En su tiempo estalla la rebeldía de Lutero, y san Cayetano, a los que pretendían reformar la Iglesia por caminos equivocados, les repetía: "Lo primero que hay que hacer para reformar a la Iglesia es reformarse uno a sí mismo".

Se preocupó muy especialmente de los pobres, de los indigentes, de los enfermos… Instituyó los Montes de Piedad, para ayudar a la gente de pocos recursos, prestándoles dinero a un interés bajísimo… Cuando después de muchos esfuerzos, le llegó la hora, a los 67 años, el médico aconsejó a los que lo cuidaban que lo acostaran sobre un colchón de lana y san Cayetano le pidió: "Mi Salvador murió sobre una tosca cruz. Por favor permítame a mí que soy un pobre pecador, morir sobre unas tablas".

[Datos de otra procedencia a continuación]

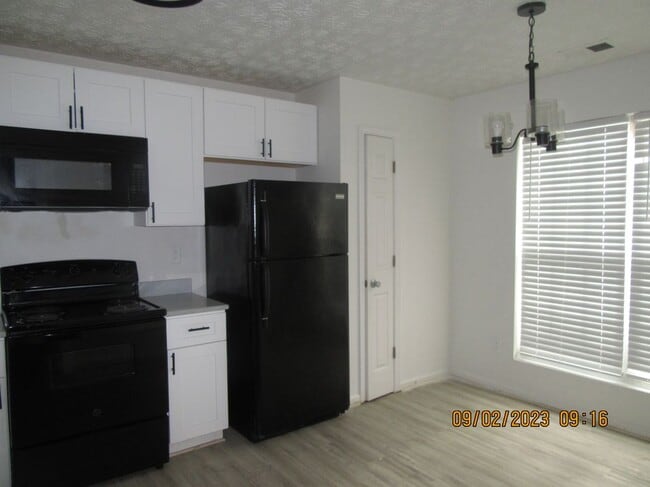 Building Photo - 3548 Waldrop Trail Rental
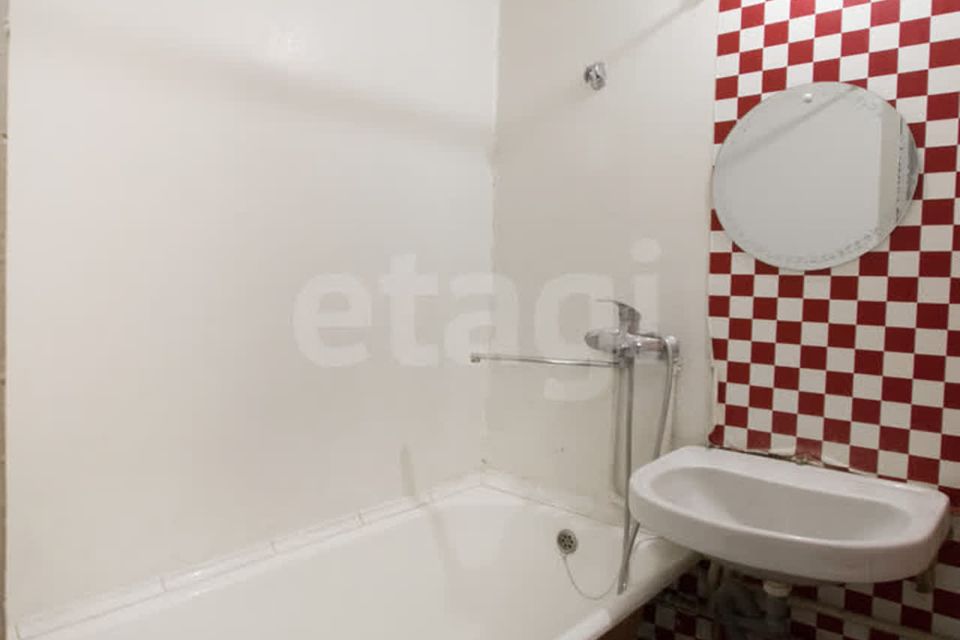 Продаётся 4-комнатная квартира, 59.2 м²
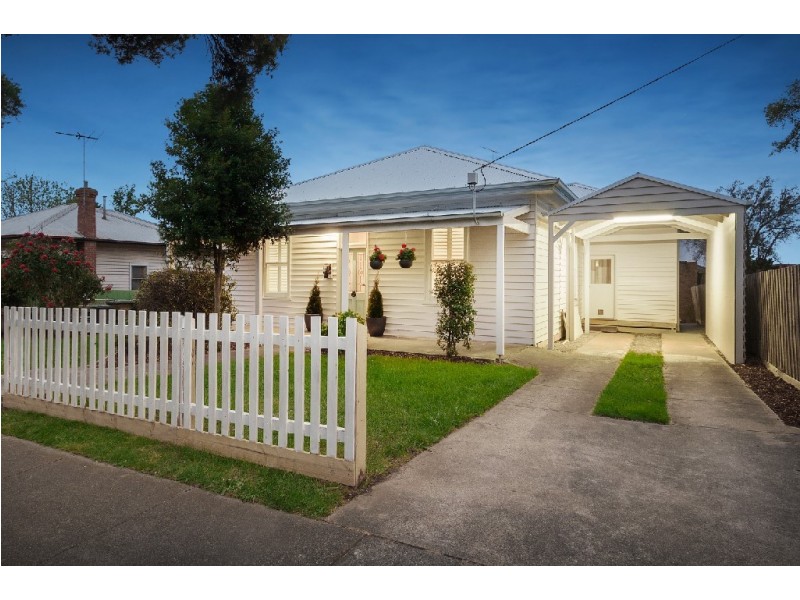 12 Hopetoun Road, Drouin VIC 3818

En otro 7 de agosto, pero en el año 1931, san Josemaría Escrivá tuvo una experiencia extraordinaria que dejó por escrito en sus Apuntes íntimos y  que vale le pena conocer. Él se encontraba en Madrid, y escribió:

“Hoy celebra esta diócesis la fiesta de la Transfiguración de Nuestro Señor Jesucristo. Al encomendar mis intenciones en la Santa Misa, me di cuenta del cambio interior que ha hecho Dios en mí durante estos años… Y eso, a pesar de mí mismo, sin mi cooperación, puedo decir. Creo que renové el propósito de dirigir mi vida entera al cumplimiento de la Voluntad divina: la Obra de Dios. (Propósito que, en este instante, renuevo también con toda mi alma). Llegó la hora de la Consagración: en el momento de alzar la Sagrada Hostia, sin perder el debido recogimiento, sin distraerme, vino a mi pensamiento, con fuerza y claridad extraordinarias, aquello de la Escritura: “et si exaltatus fuero a terra, omnia traham ad me ipsum” (Jn 12, 32) (cuando sea levantado sobre la tierra, atraeré todo hacía Mí). Ordinariamente, ante lo sobrenatural, tengo miedo. Después viene el “¡no temas!, soy Yo”. Y comprendí que serán los hombres y mujeres de Dios, quienes levantarán la Cruz con las doctrinas de Cristo sobre el pináculo de toda actividad humana… Y vi triunfar al Señor, atrayendo a Sí todas las cosas. A pesar de sentirme vacío de virtud y de ciencia (la humildad es la verdad…, sin garabato), querría escribir unos libros de fuego, que corrieran por el mundo como llama viva, prendiendo su luz y su calor en los hombres, convirtiendo los pobres corazones en brasas, para ofrecerlos a Jesús como rubíes de su corona de Rey”.